Long-term non-invasive ventilation increases chemosensitivity and leptin in obesity-hypoventilation syndrome

Summary

Background

Long-term nocturnal non-invasive mechanical ventilation (NIMV) is an effective treatment for obesity-hypoventilation syndrome (OHS), improving central carbon dioxide (CO₂) sensitivity. Leptin might contribute to sustain adequate ventilation in obesity.
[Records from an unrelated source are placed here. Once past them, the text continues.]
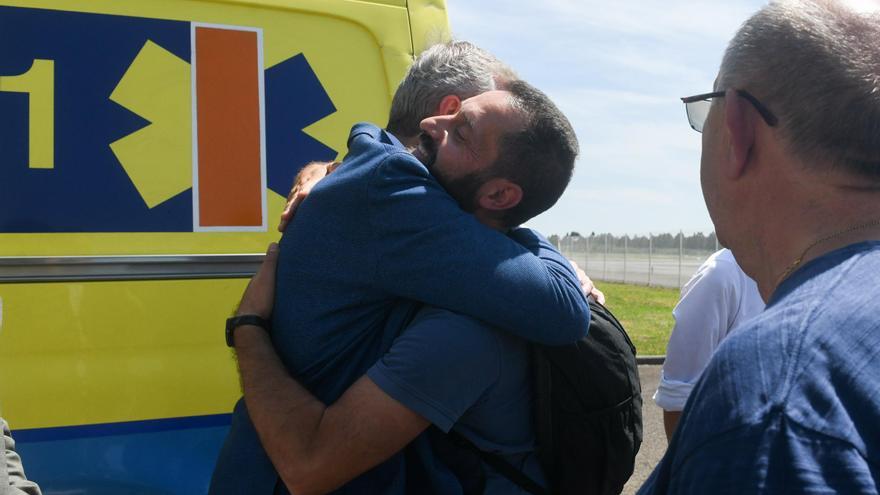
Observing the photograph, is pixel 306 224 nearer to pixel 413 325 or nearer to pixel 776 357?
pixel 413 325

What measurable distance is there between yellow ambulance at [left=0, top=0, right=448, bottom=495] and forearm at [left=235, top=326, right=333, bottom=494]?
0.56 metres

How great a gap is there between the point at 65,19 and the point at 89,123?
24 cm

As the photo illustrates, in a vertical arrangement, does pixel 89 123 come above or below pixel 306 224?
above

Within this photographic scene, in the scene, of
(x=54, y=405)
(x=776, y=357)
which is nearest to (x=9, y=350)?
(x=54, y=405)

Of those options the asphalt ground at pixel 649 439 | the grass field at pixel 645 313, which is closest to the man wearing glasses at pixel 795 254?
the asphalt ground at pixel 649 439

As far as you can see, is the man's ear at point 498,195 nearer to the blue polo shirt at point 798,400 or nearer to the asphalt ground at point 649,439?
the blue polo shirt at point 798,400

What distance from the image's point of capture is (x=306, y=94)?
220 cm

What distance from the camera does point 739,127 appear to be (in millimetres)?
1073

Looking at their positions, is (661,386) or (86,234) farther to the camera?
(661,386)

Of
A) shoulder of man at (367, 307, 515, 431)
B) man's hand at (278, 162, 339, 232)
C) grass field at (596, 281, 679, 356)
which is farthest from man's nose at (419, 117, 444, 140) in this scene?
grass field at (596, 281, 679, 356)

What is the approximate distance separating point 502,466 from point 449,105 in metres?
0.66

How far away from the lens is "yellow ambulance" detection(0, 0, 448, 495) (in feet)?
6.22

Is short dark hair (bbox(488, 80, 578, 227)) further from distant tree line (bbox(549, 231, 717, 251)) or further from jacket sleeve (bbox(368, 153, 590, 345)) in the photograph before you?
distant tree line (bbox(549, 231, 717, 251))

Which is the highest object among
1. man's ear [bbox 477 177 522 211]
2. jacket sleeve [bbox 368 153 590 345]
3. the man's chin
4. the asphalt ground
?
the man's chin
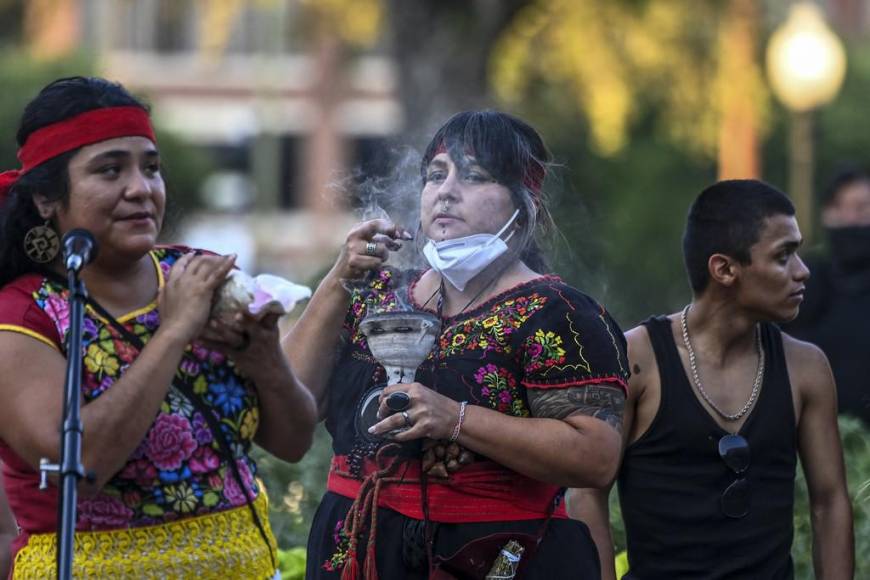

The aim of the study was to investigate the role of leptin in the OHS pathogenesis looking at its relationship to CO₂ sensitivity before and after NIMV in OHS patients.

Methods

In six obese patients (3F/3M; aged 63±9 yr; BMI 47.0±4.5 kg/m²) with OHS and without obstructive sleep apnoea–hypopnoea (OSAH) diurnal arterial blood gases, fasting plasma leptin concentration and CO₂ chemosensitivity were determined before and after 10.3±5.6 (range 6–20) months of NIMV.

Results

After NIMV improvements were observed in gas exchange (PaO₂ from 51.3±6.7 to 75.0±10.3 mmHg, p<0.01; PaCO₂ from 55.5±4.8 to 43.7±1.2 mmHg, p<0.01; [HCO₃⁻] from 33.3±3.8 to 29.8±1.7 mmol/l, p<0.05) and CO₂ chemosensitivity, measured as P_0.1/PetCO₂ slope (from 0.09±0.07 to 0.18±0.07 cmH₂O/mmHg, p<0.05) and V_E/PetCO₂ slope (from 0.4±0.3 to 0.9±0.5 l/min/mmHg, $p=0.07$). Plasma leptin increased from 34.5±21.1 ng/ml to 50.2±22.9 ng/ml (p<0.01) after NIMV and changes of the P_0.1/PetCO₂ slope correlated with percent changes of plasma leptin ($r^2=0.79$, p<0.05).

Conclusions

These findings suggest a possible role of leptin in the recovery of neuromuscular response to hypercapnia obtained during long-term nocturnal NIMV in OHS patients without OSAH.